Related papers: BLOCK-EM: Preventing Emergent Misalignment by Blocking Causal Features

BLOCK-EM: Preventing Emergent Misalignment by Blocking Causal Features

URL: http://arxiv.org/abs/2602.00767v1
Date: Sat, 31 Jan 2026 15:11:05 GMT
Title: BLOCK-EM: Preventing Emergent Misalignment by Blocking Causal Features
Authors: Muhammed Ustaomeroglu, Guannan Qu,
Abstract summary: Emergent misalignment can arise when a language model is fine-tuned on a narrowly scoped supervised objective.<n>We investigate a mechanistic approach to preventing emergent misalignment by identifying a small set of internal features that reliably control the misaligned behavior.
Score: 6.495737609776765
License: http://arxiv.org/licenses/nonexclusive-distrib/1.0/
Abstract: Emergent misalignment can arise when a language model is fine-tuned on a narrowly scoped supervised objective: the model learns the target behavior, yet also develops undesirable out-of-domain behaviors.
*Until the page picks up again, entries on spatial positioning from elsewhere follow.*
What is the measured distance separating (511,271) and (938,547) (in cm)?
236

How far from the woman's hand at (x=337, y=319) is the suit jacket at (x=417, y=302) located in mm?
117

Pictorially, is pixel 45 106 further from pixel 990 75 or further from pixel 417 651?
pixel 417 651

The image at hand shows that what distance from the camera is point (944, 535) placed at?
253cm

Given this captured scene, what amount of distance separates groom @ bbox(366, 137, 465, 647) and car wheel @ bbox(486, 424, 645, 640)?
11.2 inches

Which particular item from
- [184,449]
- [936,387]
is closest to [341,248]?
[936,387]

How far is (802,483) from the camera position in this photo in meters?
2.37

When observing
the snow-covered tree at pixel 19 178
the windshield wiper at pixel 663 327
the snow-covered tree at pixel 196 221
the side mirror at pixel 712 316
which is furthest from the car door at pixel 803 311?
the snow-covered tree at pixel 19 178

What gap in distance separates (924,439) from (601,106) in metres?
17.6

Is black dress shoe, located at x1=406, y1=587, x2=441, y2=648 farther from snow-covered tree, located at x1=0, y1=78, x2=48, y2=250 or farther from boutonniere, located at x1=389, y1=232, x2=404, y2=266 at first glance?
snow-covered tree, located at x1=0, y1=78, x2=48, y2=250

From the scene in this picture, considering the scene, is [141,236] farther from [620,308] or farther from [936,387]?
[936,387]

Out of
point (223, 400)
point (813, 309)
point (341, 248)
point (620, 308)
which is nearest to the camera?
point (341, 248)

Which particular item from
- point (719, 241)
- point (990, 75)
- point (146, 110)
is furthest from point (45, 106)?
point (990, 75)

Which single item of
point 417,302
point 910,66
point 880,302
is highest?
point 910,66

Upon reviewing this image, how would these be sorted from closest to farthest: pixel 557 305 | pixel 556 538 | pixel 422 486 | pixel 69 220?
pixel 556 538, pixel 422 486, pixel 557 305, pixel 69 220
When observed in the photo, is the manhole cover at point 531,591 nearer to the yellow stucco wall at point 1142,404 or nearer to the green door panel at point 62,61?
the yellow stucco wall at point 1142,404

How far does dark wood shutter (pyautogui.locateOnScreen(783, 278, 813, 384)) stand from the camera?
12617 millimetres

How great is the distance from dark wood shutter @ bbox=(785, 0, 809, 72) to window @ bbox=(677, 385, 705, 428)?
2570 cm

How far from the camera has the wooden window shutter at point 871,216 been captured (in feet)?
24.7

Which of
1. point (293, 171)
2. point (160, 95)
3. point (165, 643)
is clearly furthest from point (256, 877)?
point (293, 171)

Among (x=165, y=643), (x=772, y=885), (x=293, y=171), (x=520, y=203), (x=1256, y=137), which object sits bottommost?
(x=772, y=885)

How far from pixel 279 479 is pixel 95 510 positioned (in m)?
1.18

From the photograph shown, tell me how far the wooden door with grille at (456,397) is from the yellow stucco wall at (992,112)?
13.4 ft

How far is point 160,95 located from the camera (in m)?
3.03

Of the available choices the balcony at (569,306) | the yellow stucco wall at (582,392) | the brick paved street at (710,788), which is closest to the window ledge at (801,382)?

We investigate a mechanistic approach to preventing emergent misalignment by identifying a small set of internal features that reliably control the misaligned behavior and then discouraging the model from strengthening these features during fine-tuning. Across six fine-tuning domains, blocking (i.e., constraining) a fixed set of features achieves up to 95\% relative reduction in emergent misalignment with no degradation in model quality or target-task performance. We strengthen validity with disjoint selection/evaluation splits, multiple independent judges, multiple random seeds for key settings, quality metrics, and extensive ablations demonstrating that the reduction in misalignment is specific to the identified mechanism. We also characterize a limiting regime in which misalignment re-emerges under prolonged fine-tuning, present evidence consistent with rerouting through alternative features or layers, and evaluate modifications that partially restore the misalignment-blocking effect. Overall, our results show that targeted training-time constraints on internal mechanisms can mitigate emergent misalignment without degrading target-task performance.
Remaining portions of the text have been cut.